Paintings are on thick watercolor paper at 15" x 22", and are unframed. Get one today and show your support for a mammothly creative new artist.

You can get another artistic item to give to your friends who are on the move. They won't be moving quite as much when they receive the lovely Casket Phone Booth from casketfurniture.com.

Now on sale for only $2236, this phone booth saves you all the drudgery of carrying around a cell phone. Other casket furniture items include the casket sofa, the pet casket, and the Kramer coffee table. So talk until you drop as you reduce the burden of high priced funerals and any kid of friends with these unique alternatives.
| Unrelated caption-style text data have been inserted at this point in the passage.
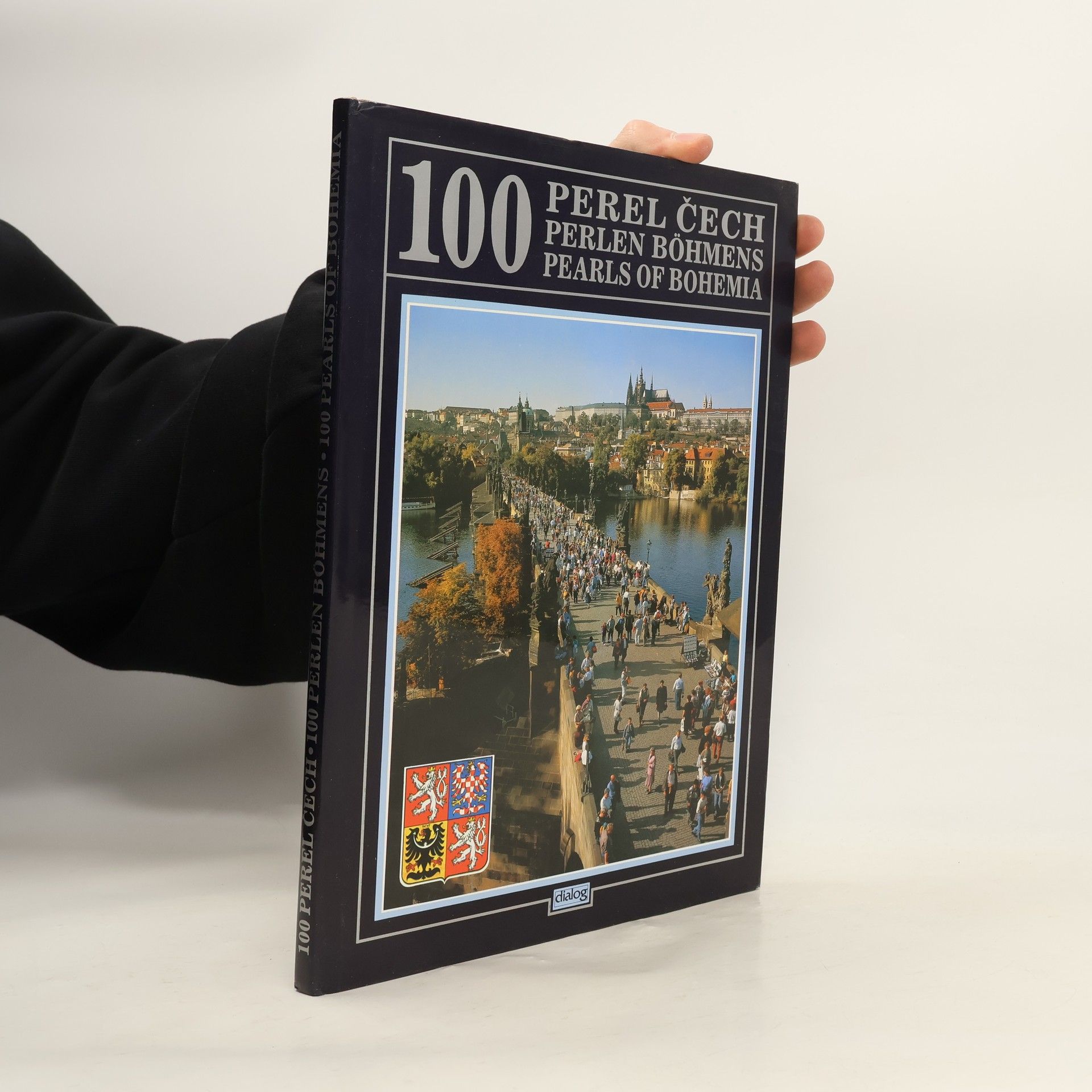 Collectif d'auteurs 100 perel Čech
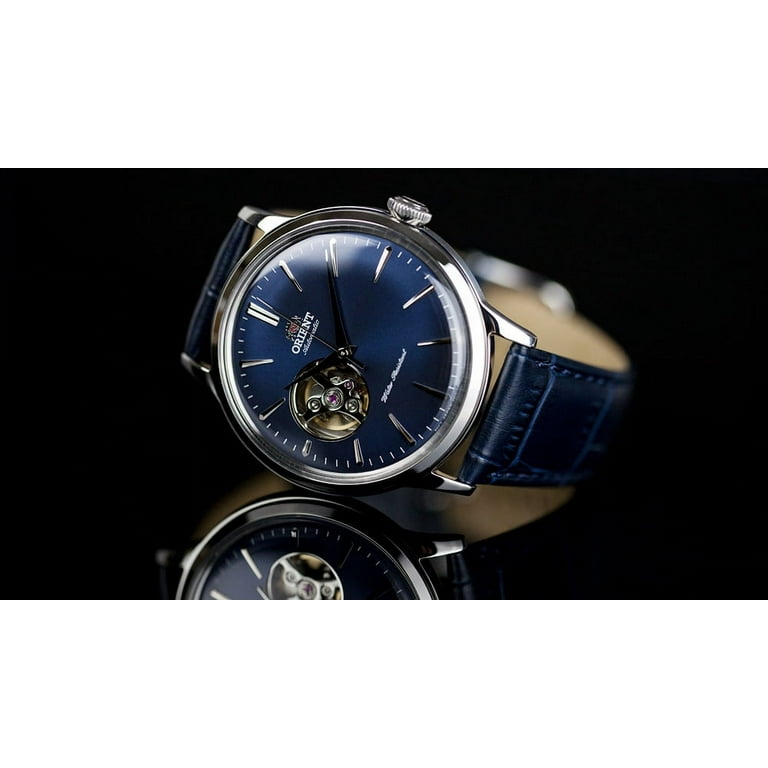 Orient bambino open heart hotsell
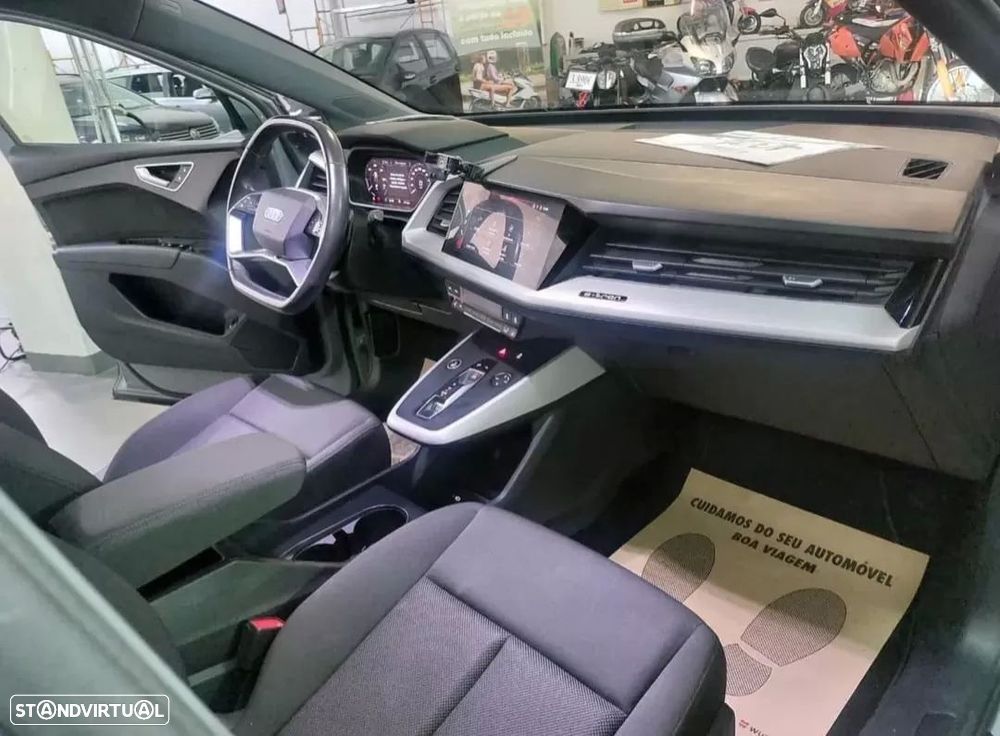 Audi Q4 e-tron 35 55 kWh - 15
Our staff is always on the lookout for such unique choices. And they found nothing more unique, or unusual than the exciting world of scrotum gifts. You can own a Kangaroo Scrotum Pouch for $15 from kangarooscrotums.com.

These are unique and attractive pouches which are crafted from genuine kangaroo scrotum. They appear to be leather and have a designer look. Really. No stitches or seams can be found on the bag. The standard pouch is four inches, and prices range up to $39 for the huge, for the discerning shoppers.

No Christmas shopping season would be complete without something for the family pet. Your dog will mark your whole neighborhood as his territory when you get him the Pimp Doggie costume from ronjo.com.

For $15.99, the Pimp Doggie costume comes with a velvet cape with a neck tie and belly strap, and has an attached leopard print collar and a tie on his pimp hat. You won't be bitching when your doggie begins his own productive career like elephant Nellie by getting his face out of the toilet and back out on the street. And by the way, big gold chain sold separately.

And as always, again this year we are offering our Lifetime Service Guarantee, which states: If you are not completely and utterly 100 percent excited, thrilled, and totally out of your gourd with pleasure over your purchase, you can call our customer service representatives any time, 24 hours a day, seven days a week for total satisfaction.

These representatives are me and my friend Captain Morgan, and we're not likely to pick up the phone because we're busy watching our friend Paris Hilton's latest video. Thank you and Merry Christmas.